This should be a movie.


Thanks Kim, i could tell similar stories from my childhood, i had many bloody noses

Sorry Bruce, i see that you don’t see Gods character as i do, since God is love, he will not force people to be nice, He let’s us make our own decisions

You don’t know me at all and haven’t asked one question about how I see god so I agree, you are sorry.

Further, if you think the OT god cares about whether or not people are nice you’ve been reading a different Bible than me.

Even your NT, which you claim tells you what god wants from us, says Jesus didn’t come to bring peace into the world, right?

Sounds like a not-nice bully to me.

And please don’t get me started on how judgmental, intimidating, scary and unkind much of EGW writings are…


i was just saying that i felt bad that you or others, see the God of the bible in such a negative way, I see God lovingly just trying to work around our decisions without taking away our freedom to choose.

I’m convinced our creator loves his creation, his creatures and me but this is in spite of what I learned in church school or read in the Bible, and is only possible because I ignore much of what people tell me is “supernatural”, “divine” or “holy”.

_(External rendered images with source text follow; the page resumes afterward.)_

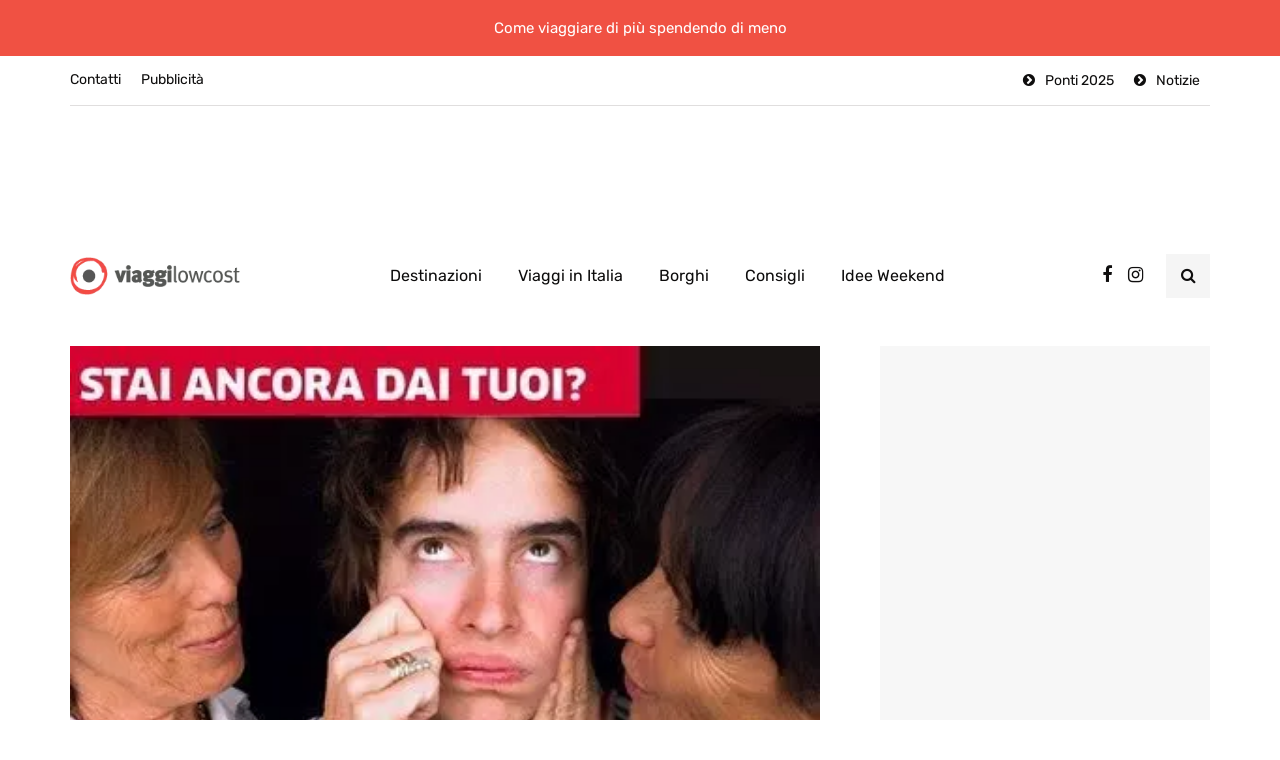

--- FILE ---
content_type: text/html; charset=UTF-8
request_url: https://www.booking.com/flexiproduct.html?product=banner&w=728&h=90&lang=en&aid=2400173&target_aid=2400173&tmpl=affiliate_banner&fid=1769889792081&affiliate-link=widget1&
body_size: 1820
content:
<!DOCTYPE html>
<html lang="en">
<head>
    <meta charset="utf-8">
    <meta name="viewport" content="width=device-width, initial-scale=1">
    <title></title>
    <style>
        body {
            font-family: "Arial";
        }
    </style>
    <script type="text/javascript">
    window.awsWafCookieDomainList = ['booking.com'];
    window.gokuProps = {
"key":"AQIDAHjcYu/GjX+QlghicBgQ/7bFaQZ+m5FKCMDnO+vTbNg96AH4rNVz6su/VZEN8ZENhuRFAAAAfjB8BgkqhkiG9w0BBwagbzBtAgEAMGgGCSqGSIb3DQEHATAeBglghkgBZQMEAS4wEQQMHtBCXf9B+pJ2/29OAgEQgDukEVPElPDYSfamSrvyxPl7iEpF7msKJ+X2JcVoiD6/fFu/+yi7EHB5AmsWBhRVTr/y925s7dcBY+6fsg==",
          "iv":"A6x+YQE8XwAAJjLb",
          "context":"6wQZL0l2Kchr1/3sBisnClm/GY9thJC7iIxRx5DCfYoo5TyAhfgBeo0VlFhU2jpw0huOaGDp9gzDJQqwyyl0YBnPlfnsZxlNQ0issPXJuk+jR0qiQyhmZ+zBqoOvAr+tGKn1MHGmPm+MHkt6sX9WanZ/Z5uDVrXV1W8B+0BiX7qDitr2p7CbhXJRb6GodEmgPLMlY4tHvbOWTUpv41U9kg9mjQ2rWkfQ8Kpicp+KL9uies6jExpSbv+epg3Jousyq6JHQxpN9uHBa+dKsADjYM4MHPeWSmtAjQNHmxmNdGDBjZmfwiVz62P/9zqywqgG/ca15S6oANp4mEyVVLX3qihJIdx21xcOKQv6gIpKMtrtfYaO/+tn9A=="
};
    </script>
    <script src="https://d8c14d4960ca.337f8b16.us-east-2.token.awswaf.com/d8c14d4960ca/a18a4859af9c/f81f84a03d17/challenge.js"></script>
</head>
<body>
    <div id="challenge-container"></div>
    <script type="text/javascript">
        AwsWafIntegration.saveReferrer();
        AwsWafIntegration.checkForceRefresh().then((forceRefresh) => {
            if (forceRefresh) {
                AwsWafIntegration.forceRefreshToken().then(() => {
                    window.location.reload(true);
                });
            } else {
                AwsWafIntegration.getToken().then(() => {
                    window.location.reload(true);
                });
            }
        });
    </script>
    <noscript>
        <h1>JavaScript is disabled</h1>
        In order to continue, we need to verify that you're not a robot.
        This requires JavaScript. Enable JavaScript and then reload the page.
    </noscript>
</body>
</html>

--- FILE ---
content_type: text/html; charset=UTF-8
request_url: https://www.booking.com/flexiproduct.html?product=sbp&w=500&h=300&cc1=it&lang=it&aid=1569531&target_aid=1569531&selected_currency=EUR&fid=1769889792083&affiliate-link=widget1&
body_size: 1820
content:
<!DOCTYPE html>
<html lang="en">
<head>
    <meta charset="utf-8">
    <meta name="viewport" content="width=device-width, initial-scale=1">
    <title></title>
    <style>
        body {
            font-family: "Arial";
        }
    </style>
    <script type="text/javascript">
    window.awsWafCookieDomainList = ['booking.com'];
    window.gokuProps = {
"key":"AQIDAHjcYu/GjX+QlghicBgQ/7bFaQZ+m5FKCMDnO+vTbNg96AH4rNVz6su/VZEN8ZENhuRFAAAAfjB8BgkqhkiG9w0BBwagbzBtAgEAMGgGCSqGSIb3DQEHATAeBglghkgBZQMEAS4wEQQMHtBCXf9B+pJ2/29OAgEQgDukEVPElPDYSfamSrvyxPl7iEpF7msKJ+X2JcVoiD6/fFu/+yi7EHB5AmsWBhRVTr/y925s7dcBY+6fsg==",
          "iv":"A6x+ZQE8SAAAKD0B",
          "context":"3HQT97yQsxtycTuNMzOk1jnEv4IuJVkI8cdhnvys3u/HOEnNmKziG8o/71GCk8d/L0JvKK+BHAvTiyJ9+xXx+Zl8Sgg0PVvNIcYobS/nSrSb3eepocLHTJ8JG60s5BEELsRrzBWuykta7d/[base64]"
};
    </script>
    <script src="https://d8c14d4960ca.337f8b16.us-east-2.token.awswaf.com/d8c14d4960ca/a18a4859af9c/f81f84a03d17/challenge.js"></script>
</head>
<body>
    <div id="challenge-container"></div>
    <script type="text/javascript">
        AwsWafIntegration.saveReferrer();
        AwsWafIntegration.checkForceRefresh().then((forceRefresh) => {
            if (forceRefresh) {
                AwsWafIntegration.forceRefreshToken().then(() => {
                    window.location.reload(true);
                });
            } else {
                AwsWafIntegration.getToken().then(() => {
                    window.location.reload(true);
                });
            }
        });
    </script>
    <noscript>
        <h1>JavaScript is disabled</h1>
        In order to continue, we need to verify that you're not a robot.
        This requires JavaScript. Enable JavaScript and then reload the page.
    </noscript>
</body>
</html>

--- FILE ---
content_type: text/html; charset=utf-8
request_url: https://www.google.com/recaptcha/api2/aframe
body_size: 267
content:
<!DOCTYPE HTML><html><head><meta http-equiv="content-type" content="text/html; charset=UTF-8"></head><body><script nonce="3xrGl_CxNuw-AQWoJWQvHA">/** Anti-fraud and anti-abuse applications only. See google.com/recaptcha */ try{var clients={'sodar':'https://pagead2.googlesyndication.com/pagead/sodar?'};window.addEventListener("message",function(a){try{if(a.source===window.parent){var b=JSON.parse(a.data);var c=clients[b['id']];if(c){var d=document.createElement('img');d.src=c+b['params']+'&rc='+(localStorage.getItem("rc::a")?sessionStorage.getItem("rc::b"):"");window.document.body.appendChild(d);sessionStorage.setItem("rc::e",parseInt(sessionStorage.getItem("rc::e")||0)+1);localStorage.setItem("rc::h",'1769889797233');}}}catch(b){}});window.parent.postMessage("_grecaptcha_ready", "*");}catch(b){}</script></body></html>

Further, I find it sad to the point of being comical that so many people think that the best way to understand our maker is to read a 2,000 year old book rather than going for a walk and experiencing him, her, or it, in its most intimate and immediate form.

If that makes me a pantheist I’m okay with that as I defy you to name one pantheist who advocates the terrorism, rape, slavery, genocide, genital mutilation, etc., as required by the god of the Bible.